Congress has rejected a bill to provide immediate relief from high gasoline and heating oil prices that included measures specifically aiding New England. Key lawmakers from oil-producing states engineered the defeat, saying what the nation really needs is a long-range policy to increase domestic production and to lessen dependence on foreign oil. In other news from 1973…
An interesting sychronicity of economic observations in Maine this week. A State Planning Office report says the prospect of slow, perhaps no, population growth here threatens to “slowly strangle” prosperity. A conference of economists in Portland concludes, once again, that the problem with Maine’s tax burden isn’t that taxes are particularly high but that Maine workers aren’t paid enough. A Microsoft executive speaking in Waterville wears a Hawaiian shirt and sandals, uses the word “cool” a lot, talks about how the key to his company’s success is that it rewards employees to the greatest extent possible and concludes by hoping his audience of Maine executives doesn’t think he’s from another planet. Not another planet, but certainly another state.
Just when you though you’d heard the last from Bob Jones University, you haven’t. After Gov. George W. Bush was criticized for appearing at the South Carolina fundamentalist school, BJU deleted from its Web site a statement by its president, Bob Jones III , that called Catholics and Mormons members of unChristian cults. Now the statement’s back, reposted, BJ III says, to refute the idea that it was removed “because of embarassment or cowardice.” We were kind of hoping it had been removed because of intelligence and decency.

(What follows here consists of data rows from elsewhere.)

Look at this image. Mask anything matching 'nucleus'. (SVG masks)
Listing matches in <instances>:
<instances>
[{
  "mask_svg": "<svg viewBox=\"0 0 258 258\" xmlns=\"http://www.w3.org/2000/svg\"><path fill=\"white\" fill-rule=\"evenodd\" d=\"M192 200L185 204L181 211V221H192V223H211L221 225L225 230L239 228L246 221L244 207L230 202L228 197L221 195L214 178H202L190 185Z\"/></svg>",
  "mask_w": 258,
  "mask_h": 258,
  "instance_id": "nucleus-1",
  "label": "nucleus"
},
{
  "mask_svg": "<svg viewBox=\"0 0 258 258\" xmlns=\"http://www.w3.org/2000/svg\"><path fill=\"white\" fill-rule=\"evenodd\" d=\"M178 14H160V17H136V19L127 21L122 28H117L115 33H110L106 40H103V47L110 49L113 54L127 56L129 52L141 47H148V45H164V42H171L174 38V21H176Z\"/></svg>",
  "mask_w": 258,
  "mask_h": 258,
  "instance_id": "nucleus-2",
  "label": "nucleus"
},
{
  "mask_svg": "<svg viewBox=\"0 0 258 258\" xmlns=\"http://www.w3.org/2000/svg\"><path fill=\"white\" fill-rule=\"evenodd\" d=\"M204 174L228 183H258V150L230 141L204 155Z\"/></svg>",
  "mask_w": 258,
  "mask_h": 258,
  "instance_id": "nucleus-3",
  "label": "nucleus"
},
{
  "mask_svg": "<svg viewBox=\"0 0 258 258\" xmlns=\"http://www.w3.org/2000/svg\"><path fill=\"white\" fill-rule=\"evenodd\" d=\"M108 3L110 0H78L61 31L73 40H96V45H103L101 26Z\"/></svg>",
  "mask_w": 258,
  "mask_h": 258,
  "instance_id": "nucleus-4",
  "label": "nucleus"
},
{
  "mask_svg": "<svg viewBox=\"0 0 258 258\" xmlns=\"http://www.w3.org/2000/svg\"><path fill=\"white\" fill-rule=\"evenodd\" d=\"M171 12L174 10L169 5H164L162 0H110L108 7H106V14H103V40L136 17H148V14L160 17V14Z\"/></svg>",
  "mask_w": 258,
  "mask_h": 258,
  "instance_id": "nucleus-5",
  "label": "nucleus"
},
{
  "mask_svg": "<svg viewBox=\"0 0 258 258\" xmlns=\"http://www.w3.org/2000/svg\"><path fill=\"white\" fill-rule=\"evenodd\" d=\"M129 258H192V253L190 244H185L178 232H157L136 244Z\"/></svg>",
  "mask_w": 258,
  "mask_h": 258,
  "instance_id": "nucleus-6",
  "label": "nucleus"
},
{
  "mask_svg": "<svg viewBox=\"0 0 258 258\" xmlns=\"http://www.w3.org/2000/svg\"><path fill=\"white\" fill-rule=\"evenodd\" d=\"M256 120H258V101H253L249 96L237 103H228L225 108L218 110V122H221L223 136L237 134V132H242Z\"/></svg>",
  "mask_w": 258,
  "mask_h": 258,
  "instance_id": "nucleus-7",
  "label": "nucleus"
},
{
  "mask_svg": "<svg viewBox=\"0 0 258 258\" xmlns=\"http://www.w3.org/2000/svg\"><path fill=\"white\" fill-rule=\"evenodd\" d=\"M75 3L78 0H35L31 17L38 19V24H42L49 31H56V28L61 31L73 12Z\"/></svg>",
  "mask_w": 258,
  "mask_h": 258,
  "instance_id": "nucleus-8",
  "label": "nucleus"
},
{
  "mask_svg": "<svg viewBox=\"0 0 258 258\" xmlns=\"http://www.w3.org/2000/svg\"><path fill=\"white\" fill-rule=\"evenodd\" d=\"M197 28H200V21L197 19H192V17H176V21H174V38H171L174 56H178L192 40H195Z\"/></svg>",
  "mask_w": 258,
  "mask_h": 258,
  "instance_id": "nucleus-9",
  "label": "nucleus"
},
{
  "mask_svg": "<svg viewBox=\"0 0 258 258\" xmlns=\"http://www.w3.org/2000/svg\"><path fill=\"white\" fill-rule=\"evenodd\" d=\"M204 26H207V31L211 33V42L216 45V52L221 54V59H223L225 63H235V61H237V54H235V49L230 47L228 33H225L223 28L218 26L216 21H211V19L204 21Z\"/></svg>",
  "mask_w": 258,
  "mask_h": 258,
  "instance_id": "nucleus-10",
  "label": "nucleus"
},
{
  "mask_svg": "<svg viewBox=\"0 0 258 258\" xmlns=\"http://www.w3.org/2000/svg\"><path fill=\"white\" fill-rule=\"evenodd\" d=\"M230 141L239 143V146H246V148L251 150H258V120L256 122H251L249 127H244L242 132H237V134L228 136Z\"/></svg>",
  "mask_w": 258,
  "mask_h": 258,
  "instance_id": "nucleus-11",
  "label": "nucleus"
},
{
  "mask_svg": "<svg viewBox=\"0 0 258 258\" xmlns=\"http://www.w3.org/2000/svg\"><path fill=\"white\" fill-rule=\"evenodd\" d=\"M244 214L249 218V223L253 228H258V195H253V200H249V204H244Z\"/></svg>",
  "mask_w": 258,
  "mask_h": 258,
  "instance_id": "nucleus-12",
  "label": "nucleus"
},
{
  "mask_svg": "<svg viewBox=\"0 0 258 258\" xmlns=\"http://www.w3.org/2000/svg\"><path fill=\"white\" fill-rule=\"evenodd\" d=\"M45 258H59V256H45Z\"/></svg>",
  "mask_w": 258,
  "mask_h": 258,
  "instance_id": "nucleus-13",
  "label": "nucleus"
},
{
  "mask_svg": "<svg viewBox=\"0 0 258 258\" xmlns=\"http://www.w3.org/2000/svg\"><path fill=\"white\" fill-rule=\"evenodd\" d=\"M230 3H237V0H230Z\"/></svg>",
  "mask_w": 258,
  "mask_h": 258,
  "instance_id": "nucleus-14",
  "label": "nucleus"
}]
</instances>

Then there’s Eastern Connecticut State University, where students who commit minor infractions of campus rules can chose their punishment — perform community service, such as picking up litter, or attend an opera or other classical music performance. If they’re really bad, they might even have to read a book.
PETA — People for the Ethical Treatment of Animals — kicked up quite a ruckus with the “Got Beer?” ad campaign it launched on college campuses. The intent, the group said, was to raise awareness of how milk exploits cows and harms humans. The result was a deluge of objections from health experts who pointed out that milk can be a good source of low-fat nutrition, that alcohol is a harmful, addictive substance, that binge drinking is a major problem on campus today and that drunk driving remains a national scourge. PETA has withdrawn the ads and promises in the future to remember that, when it comes to ethical treatment, people are animals, too.